Eudocio Ravines, lamentablemente olvidado, fue uno de los protagonistas de la escena política local del siglo XX. Sinuoso, pasó de agente moscovita a uno supuestamente de la CIA. Furibundo anticomunista y antiaprista, dejó un libro muy interesante y muy difícil de conseguir, al que tituló “La gran estafa”, para graficar su desilusión del comunismo. Transcribo de allí unos párrafos fascinantes sobre el carácter de Haya (1), su pelea con Mariátegui (2) y la muerte de este último (3).
1) “Víctor Raúl era así un aristócrata, pero solo aristócrata de provincia y, lo que para él era mejor o peor, un aristócrata venido a menos por su carecimiento de fortuna. Esto último, sobre todo, le vedaba alternar mano a mano con sus pares. [...] La vida trazó ante él una disyuntiva tajante: o marchaba aislado o se juntaba a los descontentos y resentidos. [...] ¡El estudiante de Letras que fue herido en el muslo ha muerto! De súbito, estalló un grito salvaje. Haya de la Torre, en mangas de camisa y calcetines, había lanzado el saco negro y el diario que le cubría la cara para, en medio de un nervioso palmoteo de sus dos manos, exclamar: ¡Era los que nos hacía falta! ¡Un estudiante y un obrero [muertos]! [...] Su psicología no era la de un hombre corriente ni su conducta la de una persona con quien se encuentra uno todos los días. [...] Poseía una locuacidad ingeniosa y amable, que llevaba a las personas la sensación física de sentirse queridas. [...] Al propio tiempo, tenía una truculenta capacidad para odiar y odiar a los hombres; se amaba a sí mismo hasta la adoración. [...] Alimentaba con paciencia y hasta la devoción la hoguera donde ardían sus rencores más crueles; tenía un sublimado amor por la humanidad y, al mismo tiempo, un penoso desprecio, un asco lastimoso por los hombres. Tras su bondad elocuente era medularmente cruel y, sobre todo, ambicioso: vibrante, febrilmente ambicioso, sin ser valiente. Al contrario: tenía un miedo extraordinario al dolor físico. [...] De otro lado, no amaba a las mujeres; se acercaba a ellas para utilizarlas como instrumento de sus planes. [...] Lo que más resaltaba era la súbita cólera que le invadía, transformándose en rencorosa y vindicativa iracundia cada vez que se discordaba de su opinión y se le discutía algún plan. [...] Se quería tanto a sí mismo que adoraba tener siempre la razón y detestaba a quien se la quitaba, [...] sobre todo si era en presencia de otro. Se sentía –sin tener pudor en proclamarlo– un ser de excepción”.

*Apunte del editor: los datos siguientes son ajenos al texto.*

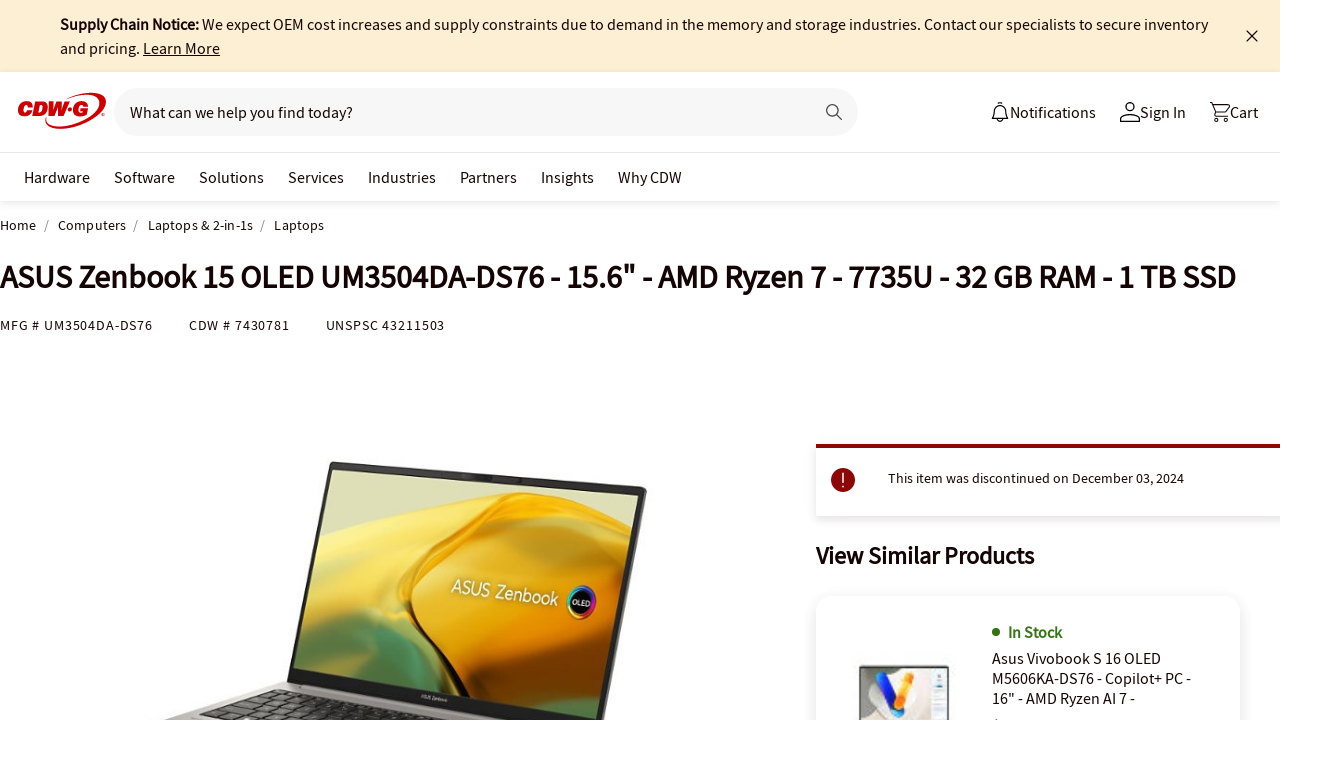

--- FILE ---
content_type: application/x-javascript;charset=utf-8
request_url: https://smetrics.cdw.com/id?d_visid_ver=5.2.0&d_fieldgroup=A&mcorgid=6B61EE6A54FA17010A4C98A7%40AdobeOrg&mid=56348422688972883216047810339620644674&ts=1768948659577
body_size: -116
content:
{"mid":"56348422688972883216047810339620644674"}

--- FILE ---
content_type: text/javascript;charset=UTF-8
request_url: https://webobjects2.cdw.com/is/image/CDW/7430781_IS?req=set,json&handler=cbImageGallery1768948659857&callback=cbImageGallery1768948659857&_=1768948657559
body_size: -10
content:
/*jsonp*/cbImageGallery1768948659857({"set":{"pv":"1.0","type":"img_set","n":"CDW/7430781_IS","item":[{"i":{"n":"CDW/7430781"},"s":{"n":"CDW/7430781"},"dx":"800","dy":"600","iv":"dpZPF3"},{"i":{"n":"CDW/7430781a"},"s":{"n":"CDW/7430781a"},"dx":"2400","dy":"1800","iv":"hedQ90"},{"i":{"n":"CDW/7430781b"},"s":{"n":"CDW/7430781b"},"dx":"2400","dy":"1800","iv":"n3pQN0"},{"i":{"n":"CDW/7430781c"},"s":{"n":"CDW/7430781c"},"dx":"1200","dy":"900","iv":"1MKQ70"},{"i":{"n":"CDW/7430781d"},"s":{"n":"CDW/7430781d"},"dx":"2400","dy":"1800","iv":"BPnQt0"},{"i":{"n":"CDW/7430781e"},"s":{"n":"CDW/7430781e"},"dx":"2400","dy":"1800","iv":"6XCQX2"},{"i":{"n":"CDW/7430781f"},"s":{"n":"CDW/7430781f"},"dx":"1200","dy":"900","iv":"sVUQ_0"},{"i":{"n":"CDW/7430781g"},"s":{"n":"CDW/7430781g"},"dx":"2400","dy":"1800","iv":"YK4Rt0"},{"i":{"n":"CDW/7430781h"},"s":{"n":"CDW/7430781h"},"dx":"2400","dy":"1800","iv":"XCUP53"},{"i":{"n":"CDW/7430781i"},"s":{"n":"CDW/7430781i"},"dx":"2400","dy":"1800","iv":"UslQH0"},{"i":{"n":"CDW/7430781j"},"s":{"n":"CDW/7430781j"},"dx":"2400","dy":"1800","iv":"sZCQf0"},{"i":{"n":"CDW/7430781k"},"s":{"n":"CDW/7430781k"},"dx":"1200","dy":"900","iv":"hGUQ_3"}]}},"");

2) “Pero no me iré –sépanlo bien– sin blandir lo que queda del cuerpo de Mariátegui, tomándole por el muñón y arrojándole en su propia porquería para que allí sea rey” [carta de Haya].
3) “Hasta el día en que hubo de suspender totalmente el trabajo: Mariátegui tenía fiebre alta, deliraba, le salían forúnculos, le aparecía una úlcera supurante en el muñón. [...] El brillante escritor acababa de cumplir 35 años y la vida se le apagaba como si fuera un octogenario. [...] ¡No quiero, no quiero irme –gritó Mariátegui–, pero qué le vamos a hacer!, balbuceó roncamente. Se aletargó y, tras algunos minutos, pronunció distintamente: No puede haber renovación sino sobre la base de grandes principios. Trabajen mucho. Luego clamó con grito desgarrador [nota: segundos antes de expirar]: ¡Adiós, adiós, camaradas! ¡Anita!”.